Dive Brief:
- The Consumer Financial Protection Bureau (CFPB) is investigating U.S. Bank over its handling of unemployment insurance payments using prepaid debit cards during the COVID-19 pandemic, the Minneapolis-based bank disclosed in a securities filing on Tuesday.
- The bank said it is cooperating with the bureau regarding pending examinations, adding the investigation and any subsequent settlements could result in fines, penalties, restitution or alterations in the company’s business practices.
- The bank, which declined Banking Dive’s request to comment on the investigation, is the latest lender to face regulatory scrutiny over its administration of pandemic benefits through prepaid debit cards. The Office of the Comptroller of the Currency (OCC) and the CFPB fined Bank of America $225 million in July over the bank’s handling of unemployment insurance and benefits payments during the pandemic.
Dive Insight:
Under the CARES Act, Congress used banks to funnel pandemic-related aid to small businesses and individuals impacted by widespread lockdowns.
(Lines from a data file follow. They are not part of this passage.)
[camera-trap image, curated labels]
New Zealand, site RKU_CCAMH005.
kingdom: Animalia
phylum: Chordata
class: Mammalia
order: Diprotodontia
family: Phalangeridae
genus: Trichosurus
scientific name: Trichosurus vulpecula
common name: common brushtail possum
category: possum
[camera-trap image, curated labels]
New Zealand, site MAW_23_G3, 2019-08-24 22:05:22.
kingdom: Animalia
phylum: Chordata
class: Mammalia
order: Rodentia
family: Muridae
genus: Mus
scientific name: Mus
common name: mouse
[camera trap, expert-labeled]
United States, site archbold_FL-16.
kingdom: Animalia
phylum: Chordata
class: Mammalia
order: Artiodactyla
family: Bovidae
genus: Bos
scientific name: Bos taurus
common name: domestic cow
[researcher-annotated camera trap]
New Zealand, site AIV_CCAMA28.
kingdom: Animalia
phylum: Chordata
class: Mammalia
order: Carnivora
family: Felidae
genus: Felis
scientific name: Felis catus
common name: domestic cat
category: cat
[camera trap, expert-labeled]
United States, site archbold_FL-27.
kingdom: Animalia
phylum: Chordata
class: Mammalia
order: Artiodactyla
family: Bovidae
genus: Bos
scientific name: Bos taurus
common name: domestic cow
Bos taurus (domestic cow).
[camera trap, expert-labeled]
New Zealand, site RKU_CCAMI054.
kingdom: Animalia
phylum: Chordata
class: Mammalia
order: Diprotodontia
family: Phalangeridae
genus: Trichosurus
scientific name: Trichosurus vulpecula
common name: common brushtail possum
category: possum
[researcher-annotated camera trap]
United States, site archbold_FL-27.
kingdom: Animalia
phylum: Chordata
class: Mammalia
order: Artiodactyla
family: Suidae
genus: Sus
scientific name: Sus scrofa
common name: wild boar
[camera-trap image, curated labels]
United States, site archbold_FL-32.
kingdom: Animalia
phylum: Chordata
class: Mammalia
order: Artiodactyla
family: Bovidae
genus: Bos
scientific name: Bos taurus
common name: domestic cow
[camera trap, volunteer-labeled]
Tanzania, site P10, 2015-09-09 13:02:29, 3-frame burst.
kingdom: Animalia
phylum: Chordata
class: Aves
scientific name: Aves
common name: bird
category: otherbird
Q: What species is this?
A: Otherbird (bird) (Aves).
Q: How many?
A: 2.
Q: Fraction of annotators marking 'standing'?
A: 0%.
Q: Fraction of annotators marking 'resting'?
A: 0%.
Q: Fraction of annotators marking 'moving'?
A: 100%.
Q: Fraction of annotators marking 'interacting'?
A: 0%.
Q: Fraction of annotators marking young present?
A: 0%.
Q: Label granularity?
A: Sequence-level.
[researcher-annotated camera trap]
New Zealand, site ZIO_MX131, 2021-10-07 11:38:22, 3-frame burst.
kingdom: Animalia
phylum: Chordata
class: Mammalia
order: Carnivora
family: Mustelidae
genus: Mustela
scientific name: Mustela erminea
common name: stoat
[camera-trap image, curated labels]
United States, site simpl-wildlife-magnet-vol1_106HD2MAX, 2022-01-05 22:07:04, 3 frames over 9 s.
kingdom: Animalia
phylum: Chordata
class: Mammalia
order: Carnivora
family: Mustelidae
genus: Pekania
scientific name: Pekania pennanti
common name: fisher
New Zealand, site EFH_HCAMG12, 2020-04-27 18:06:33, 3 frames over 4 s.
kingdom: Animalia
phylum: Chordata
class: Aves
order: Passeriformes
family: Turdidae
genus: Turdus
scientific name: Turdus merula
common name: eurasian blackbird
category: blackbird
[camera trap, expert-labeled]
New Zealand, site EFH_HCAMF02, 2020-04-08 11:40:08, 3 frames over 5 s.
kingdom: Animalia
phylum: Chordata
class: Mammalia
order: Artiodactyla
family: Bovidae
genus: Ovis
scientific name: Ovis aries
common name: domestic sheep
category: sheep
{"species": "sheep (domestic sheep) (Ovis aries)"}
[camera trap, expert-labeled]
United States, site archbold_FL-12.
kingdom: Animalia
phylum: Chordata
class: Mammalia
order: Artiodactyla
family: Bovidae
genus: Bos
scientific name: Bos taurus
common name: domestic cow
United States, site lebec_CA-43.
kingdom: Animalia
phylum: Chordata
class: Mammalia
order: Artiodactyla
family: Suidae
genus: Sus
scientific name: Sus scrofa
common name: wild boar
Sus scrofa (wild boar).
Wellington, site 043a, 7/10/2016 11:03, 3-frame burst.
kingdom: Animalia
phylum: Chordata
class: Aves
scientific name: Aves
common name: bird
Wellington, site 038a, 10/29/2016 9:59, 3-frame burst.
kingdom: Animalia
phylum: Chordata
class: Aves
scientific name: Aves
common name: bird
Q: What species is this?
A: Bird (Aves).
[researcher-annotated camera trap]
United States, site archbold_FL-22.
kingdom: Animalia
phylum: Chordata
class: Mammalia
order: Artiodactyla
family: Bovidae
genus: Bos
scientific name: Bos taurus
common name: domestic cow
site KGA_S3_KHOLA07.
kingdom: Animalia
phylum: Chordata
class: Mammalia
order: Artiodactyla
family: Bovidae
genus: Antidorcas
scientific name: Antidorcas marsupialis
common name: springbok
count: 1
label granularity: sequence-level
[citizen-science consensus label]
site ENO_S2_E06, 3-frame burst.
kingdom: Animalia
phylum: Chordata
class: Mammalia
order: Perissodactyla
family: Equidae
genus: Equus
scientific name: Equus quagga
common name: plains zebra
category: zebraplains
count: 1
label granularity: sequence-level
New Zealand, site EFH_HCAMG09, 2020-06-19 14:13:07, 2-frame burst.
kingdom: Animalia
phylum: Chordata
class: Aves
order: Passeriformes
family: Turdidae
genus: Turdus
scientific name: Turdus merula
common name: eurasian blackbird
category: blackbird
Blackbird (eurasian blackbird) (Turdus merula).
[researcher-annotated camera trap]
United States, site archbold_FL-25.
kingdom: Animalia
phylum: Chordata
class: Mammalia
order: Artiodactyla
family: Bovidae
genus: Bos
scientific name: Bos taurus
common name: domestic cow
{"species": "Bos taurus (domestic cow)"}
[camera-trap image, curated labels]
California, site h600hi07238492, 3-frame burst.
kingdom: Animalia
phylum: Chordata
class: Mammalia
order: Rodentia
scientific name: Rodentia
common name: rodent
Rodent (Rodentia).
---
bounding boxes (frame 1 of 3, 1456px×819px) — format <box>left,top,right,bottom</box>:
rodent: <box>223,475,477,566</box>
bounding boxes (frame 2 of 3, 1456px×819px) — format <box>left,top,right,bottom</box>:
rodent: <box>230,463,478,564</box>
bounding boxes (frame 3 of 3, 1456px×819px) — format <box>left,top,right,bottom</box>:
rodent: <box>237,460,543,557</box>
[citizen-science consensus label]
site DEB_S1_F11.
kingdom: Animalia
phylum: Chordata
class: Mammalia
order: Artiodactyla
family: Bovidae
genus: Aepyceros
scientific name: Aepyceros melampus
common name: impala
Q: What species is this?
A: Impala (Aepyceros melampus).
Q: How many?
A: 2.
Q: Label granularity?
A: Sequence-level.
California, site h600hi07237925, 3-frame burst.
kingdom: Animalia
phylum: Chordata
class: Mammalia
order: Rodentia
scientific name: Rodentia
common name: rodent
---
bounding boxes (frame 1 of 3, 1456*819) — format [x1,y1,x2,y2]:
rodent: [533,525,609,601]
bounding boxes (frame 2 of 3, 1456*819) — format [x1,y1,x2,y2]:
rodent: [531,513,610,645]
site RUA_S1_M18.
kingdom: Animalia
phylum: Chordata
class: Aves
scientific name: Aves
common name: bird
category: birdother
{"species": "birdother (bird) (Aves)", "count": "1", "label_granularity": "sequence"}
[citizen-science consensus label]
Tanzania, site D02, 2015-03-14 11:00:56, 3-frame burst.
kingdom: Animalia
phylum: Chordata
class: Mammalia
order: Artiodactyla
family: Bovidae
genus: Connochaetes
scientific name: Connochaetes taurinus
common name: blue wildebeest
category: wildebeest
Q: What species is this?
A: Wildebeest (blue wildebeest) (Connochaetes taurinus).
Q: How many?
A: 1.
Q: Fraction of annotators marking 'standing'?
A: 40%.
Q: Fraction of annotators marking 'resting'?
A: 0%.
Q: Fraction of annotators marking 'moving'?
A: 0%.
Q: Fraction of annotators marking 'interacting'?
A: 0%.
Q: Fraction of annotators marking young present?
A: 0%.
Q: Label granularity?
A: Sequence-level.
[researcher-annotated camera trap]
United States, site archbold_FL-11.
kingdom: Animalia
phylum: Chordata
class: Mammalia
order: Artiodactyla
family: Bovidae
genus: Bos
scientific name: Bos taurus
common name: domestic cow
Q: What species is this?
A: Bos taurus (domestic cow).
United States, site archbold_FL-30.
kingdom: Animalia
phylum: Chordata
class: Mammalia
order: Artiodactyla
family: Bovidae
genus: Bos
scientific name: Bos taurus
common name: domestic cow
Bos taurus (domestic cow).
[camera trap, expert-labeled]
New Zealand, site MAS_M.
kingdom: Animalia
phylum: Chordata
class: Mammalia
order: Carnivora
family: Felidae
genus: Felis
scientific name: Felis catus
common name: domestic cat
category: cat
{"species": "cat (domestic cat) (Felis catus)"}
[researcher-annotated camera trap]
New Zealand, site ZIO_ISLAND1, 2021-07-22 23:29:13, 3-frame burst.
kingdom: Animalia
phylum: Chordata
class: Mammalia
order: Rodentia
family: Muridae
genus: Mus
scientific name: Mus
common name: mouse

Firms like U.S. Bank and Bank of America partnered with state agencies to dole out expanded unemployment insurance benefits during the pandemic, but the programs became targets for fraud, according to a September report by the U.S. Department of Labor's office of the inspector general.
The OIG found “historic levels of improper payments” regarding the distribution of the unemployment-related benefits in four states in 2020.
An estimated $30.4 billion of the $71.7 billion in pandemic unemployment programs issued in four states during a six month period that year were paid improperly (42.4%), while an estimated $9.9 billion of that was paid to fraudsters (13.8%), the report found.
In the case of Bank of America, the Charlotte, North Carolina-based firm’s effort to tamp down fraud went too far, according to the CFPB.
“Bank of America automatically and unlawfully froze people’s accounts with a faulty fraud detection program, and then gave them little recourse when there was, in fact, no fraud,” the CFPB, which handed the bank a $100 million fine, said in a statement in July.
U.S. Bank declined to comment on whether the CFPB’s investigation of its own program was related to fraud prevention efforts.